The fidelity of mRNA translation is essential to maintain cellular homeostasis and prevent the production of aberrant proteins that could lead to disease development. Ribosomes are key components of the core translational machinery whose activity can be modulated by diverse types of nucleotide methylation on the ribosomal RNA (rRNA). A growing body of evidence indicates that the pattern of rRNA methylation is altered in cancers, leading to the synthesis of specialized ribosomes with the unique ability to translate mRNAs coding for oncogenic proteins. rRNA methylation has been shown to dynamically regulate ribosome function and influence their efficiency, accuracy and affinity for certain type of mRNAs. Hence, pathways regulating rRNA methylation can selectively drive the translation of a proteome that supports cellular transformation and tumor development. Our overarching goal is to identify pathways and key players involved in regulating the aberrant methylation of rRNA in cancers as they represent unexploited therapeutics targets. We recently uncovered that the oncogene Pelp1 is an important regulator of rRNA methylation in cancer cells. Our experimental approach, supported by preliminary data, is to elucidate the mechanisms by which Pelp1 regulates rRNA methylation and demonstrate the importance of this process for cancer progression. We hypothesize that Pelp1 supports tumorigenesis by modulating ribosomes translational activity through its ability to regulate rRNA methylation.
In Aim1 we will determine whether Pelp1 regulates rRNA methylation by recruiting RNA methyltransferases to the nascent rRNA transcript. Because rRNA methylation plays an important role in regulating the translational capacity of ribosomes, we will assess whether overexpression of Pelp1 changes ribosome efficiency, fidelity, and affinity for certain types of mRNAs using translation reporter assays and a polysome profiling-sequencing approach (Aim 2). Pelp1 is overexpressed in 60-80% of breast cancers, where its level of expression directly correlates with tumor grade, metastasis, and endocrine therapy resistance.
In Aim 3, we will use orthotopic mouse model of breast cancer to assess whether the ability of Pelp1 to regulate rRNA methylation is required to support tumorigenesis. Our findings suggest that by regulating rRNA methylation, Pelp1 participates in the translational reprograming of cancer cells, thereby promoting the selective translation of oncogenic genes. The successful completion of our proposed study will yield important insight into mechanisms of aberrant mRNA translation and it roles in oncogenesis.

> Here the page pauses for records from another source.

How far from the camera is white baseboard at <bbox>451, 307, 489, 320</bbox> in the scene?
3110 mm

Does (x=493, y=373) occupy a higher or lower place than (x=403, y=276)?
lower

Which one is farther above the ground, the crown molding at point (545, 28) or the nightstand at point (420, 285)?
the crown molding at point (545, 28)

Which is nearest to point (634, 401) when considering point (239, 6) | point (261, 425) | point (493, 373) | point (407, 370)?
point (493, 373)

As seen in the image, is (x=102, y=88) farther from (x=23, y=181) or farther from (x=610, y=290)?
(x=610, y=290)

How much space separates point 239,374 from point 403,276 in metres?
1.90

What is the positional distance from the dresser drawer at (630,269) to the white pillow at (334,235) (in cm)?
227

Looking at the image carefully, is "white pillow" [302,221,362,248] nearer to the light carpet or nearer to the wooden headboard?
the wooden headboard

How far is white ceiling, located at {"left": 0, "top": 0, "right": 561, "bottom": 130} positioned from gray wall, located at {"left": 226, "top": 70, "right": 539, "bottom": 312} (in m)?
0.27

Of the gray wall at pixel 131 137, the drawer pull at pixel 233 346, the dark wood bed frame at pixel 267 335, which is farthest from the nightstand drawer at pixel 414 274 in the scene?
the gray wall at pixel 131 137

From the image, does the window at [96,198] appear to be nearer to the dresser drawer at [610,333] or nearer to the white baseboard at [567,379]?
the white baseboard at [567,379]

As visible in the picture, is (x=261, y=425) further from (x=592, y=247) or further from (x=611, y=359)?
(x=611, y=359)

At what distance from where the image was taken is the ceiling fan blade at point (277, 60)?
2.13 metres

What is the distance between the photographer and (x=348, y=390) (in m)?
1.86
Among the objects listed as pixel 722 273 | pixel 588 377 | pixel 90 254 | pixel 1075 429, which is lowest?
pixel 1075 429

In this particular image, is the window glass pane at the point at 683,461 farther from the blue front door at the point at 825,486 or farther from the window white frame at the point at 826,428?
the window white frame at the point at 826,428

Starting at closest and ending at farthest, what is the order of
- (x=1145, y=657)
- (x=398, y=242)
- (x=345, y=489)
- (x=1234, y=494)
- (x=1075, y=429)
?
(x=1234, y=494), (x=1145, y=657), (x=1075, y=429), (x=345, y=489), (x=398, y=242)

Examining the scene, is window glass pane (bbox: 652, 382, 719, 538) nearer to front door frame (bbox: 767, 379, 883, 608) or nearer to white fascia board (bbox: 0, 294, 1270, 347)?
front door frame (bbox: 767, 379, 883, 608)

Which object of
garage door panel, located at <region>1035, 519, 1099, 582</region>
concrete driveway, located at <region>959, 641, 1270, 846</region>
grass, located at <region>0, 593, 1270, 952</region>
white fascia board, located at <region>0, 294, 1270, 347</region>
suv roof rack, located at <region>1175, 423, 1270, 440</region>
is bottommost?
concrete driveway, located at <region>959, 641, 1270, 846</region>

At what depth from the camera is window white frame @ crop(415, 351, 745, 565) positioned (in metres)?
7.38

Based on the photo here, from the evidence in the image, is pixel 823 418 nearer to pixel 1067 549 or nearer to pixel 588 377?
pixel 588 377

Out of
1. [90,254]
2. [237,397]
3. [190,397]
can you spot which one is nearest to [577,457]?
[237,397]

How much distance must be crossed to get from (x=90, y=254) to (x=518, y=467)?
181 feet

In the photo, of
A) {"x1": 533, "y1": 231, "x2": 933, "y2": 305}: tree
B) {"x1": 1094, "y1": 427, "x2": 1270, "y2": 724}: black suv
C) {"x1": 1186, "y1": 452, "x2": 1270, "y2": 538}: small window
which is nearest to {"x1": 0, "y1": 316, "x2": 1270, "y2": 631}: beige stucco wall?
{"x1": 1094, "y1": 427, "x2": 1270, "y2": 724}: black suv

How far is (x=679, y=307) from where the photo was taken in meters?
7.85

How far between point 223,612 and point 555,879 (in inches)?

Ribosomes are complex molecular machines that synthesize all the proteins in a cell. Ribosome production must be highly regulated to maintain cellular homeostasis and prevent the production of aberrant proteins that could lead to disease development. A growing body of evidence indicates that cancers produce specialized ribosomes with the unique ability to synthesize tumor-promoting proteins. We aim to study the mechanisms by which human cancer cells synthesize specialized ribosome and determine how they contribute to tumor progression. We believe that dissecting these pathways at the molecular level will set the stage for future development of novel therapeutics against cancer.